INFORMATION SUPPLIED ::
....................

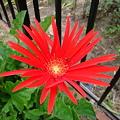 裏庭に咲く花2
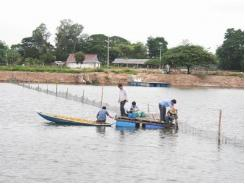 Monitoring pond water quality to improve shrimp and fish production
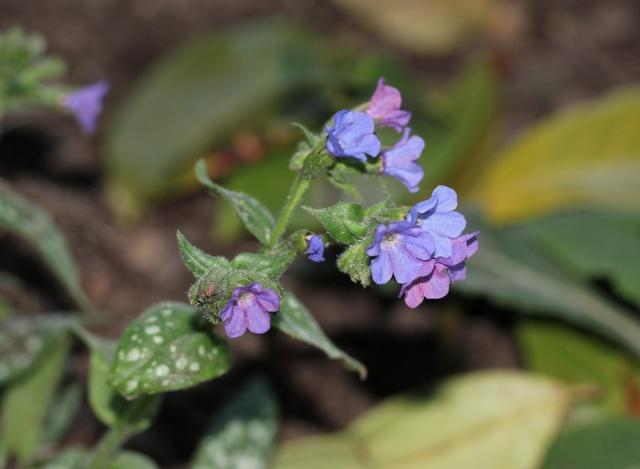 Pulmonaria longifolia - pulmonaire à longues feuilles 60_210
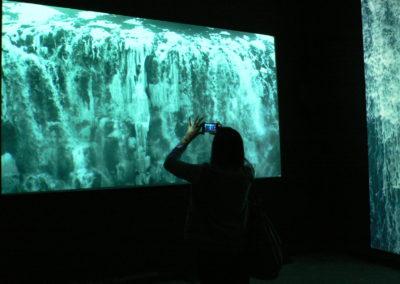 MOVIMENTA, Biennale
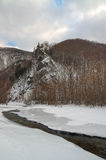 3 zima krajobrazowy drewno Zdjęcia Stock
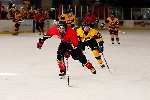 20071229_Bruins_vs_GoldenEagles_04.jpg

....................

YOUR ASSIGNMENT :: Exact copy, no pictures: write out all the records above.

ANSWER TO THIS EXERCISE ::
 裏庭に咲く花2
 Monitoring pond water quality to improve shrimp and fish production
 Pulmonaria longifolia - pulmonaire à longues feuilles 60_210
 MOVIMENTA, Biennale
 3 zima krajobrazowy drewno Zdjęcia Stock
 20071229_Bruins_vs_GoldenEagles_04.jpg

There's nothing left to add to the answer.